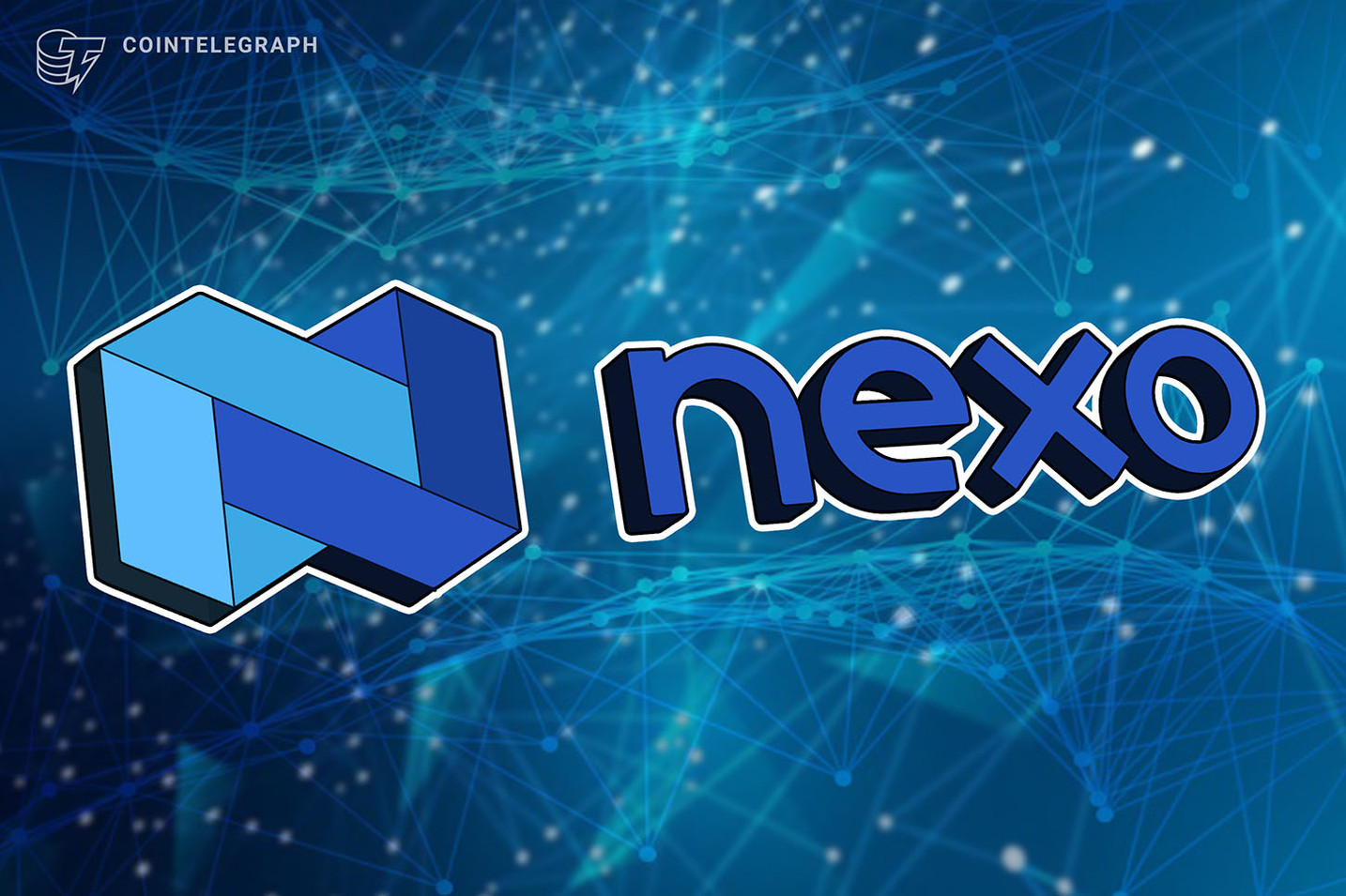 Nexo commits to supporting open-source Bitcoin development with $150K donation to Brink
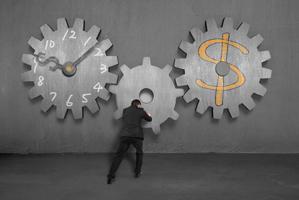 Befolgen Sie die nachfolgenden sieben Gebote der Webseiten-Lokalisierung, um Zeit und Geld zu sparen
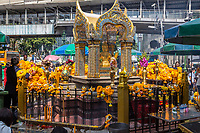 Bangkok, Thailand.  Erawan Shrine.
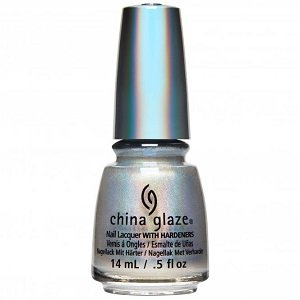 China Glaze OMG Nail Polish 1613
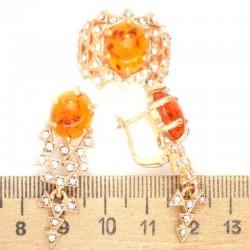 Серьги и кольцо вставка под янтарь М249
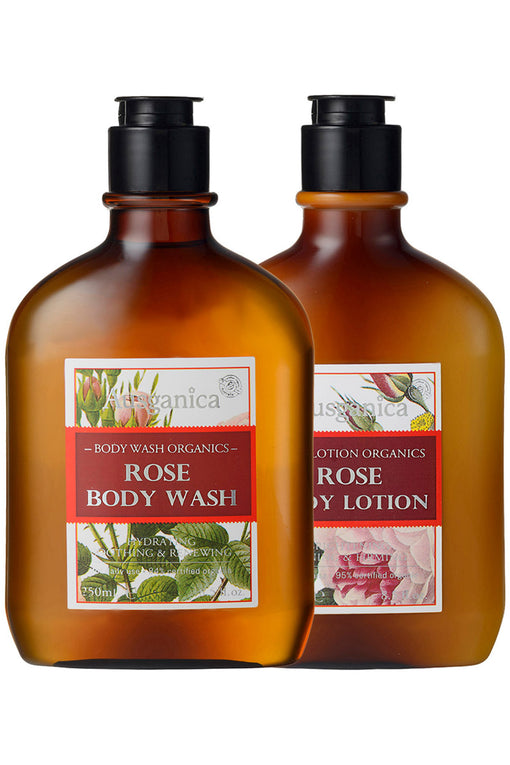 Save on the Rose Body Wash and Rose Body Lotion Set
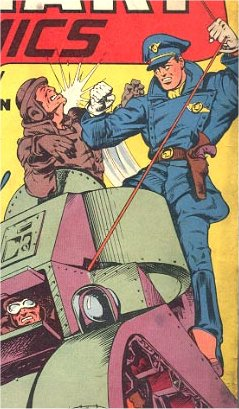 Blackhawk's debut in Military Comics #1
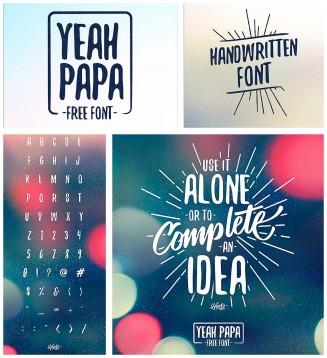 Yeah papa handwritting font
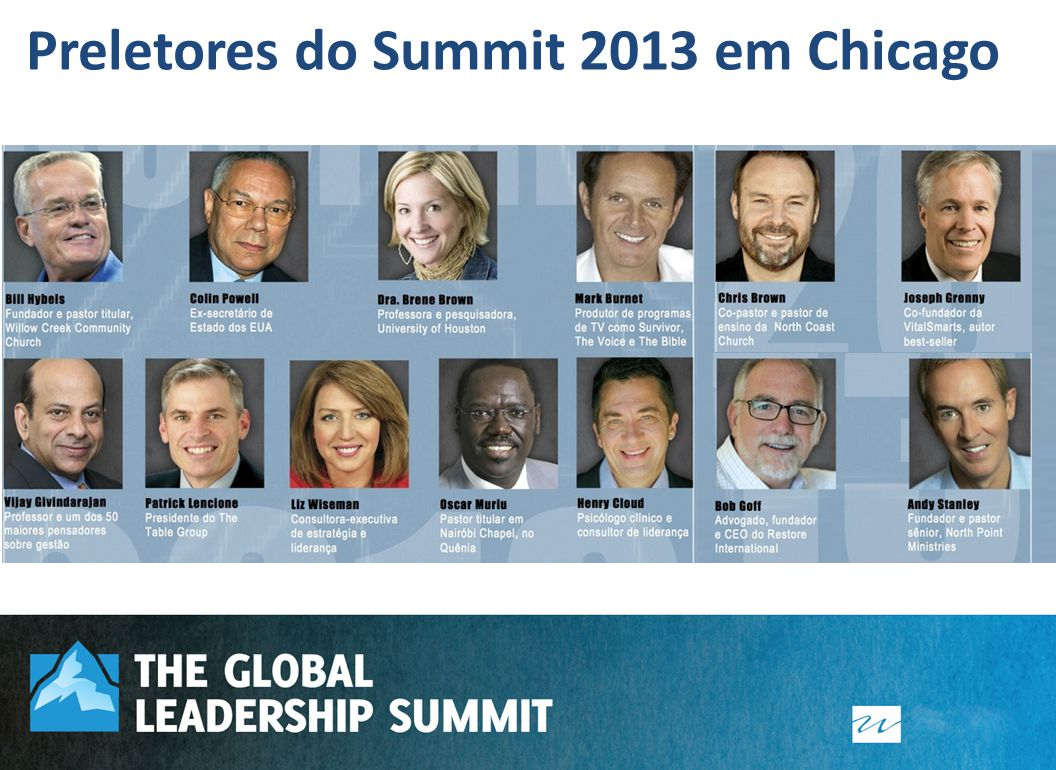 Preletores do Summit 2013 em Chicago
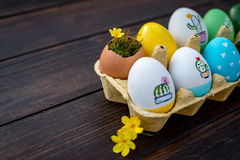 Colorful Easter eggs. In green, yellow and blue colors Stock Photography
+--
> _Task goal_: Please produce an exact copy of all the material, leaving out the pictures.

> _Written answer_:
 Nexo commits to supporting open-source Bitcoin development with $150K donation to Brink
 Befolgen Sie die nachfolgenden sieben Gebote der Webseiten-Lokalisierung, um Zeit und Geld zu sparen
 Bangkok, Thailand.  Erawan Shrine.
 China Glaze OMG Nail Polish 1613
 Серьги и кольцо вставка под янтарь М249
 Save on the Rose Body Wash and Rose Body Lotion Set
 Blackhawk's debut in Military Comics #1
 Yeah papa handwritting font
 Preletores do Summit 2013 em Chicago
 Colorful Easter eggs. In green, yellow and blue colors Stock Photography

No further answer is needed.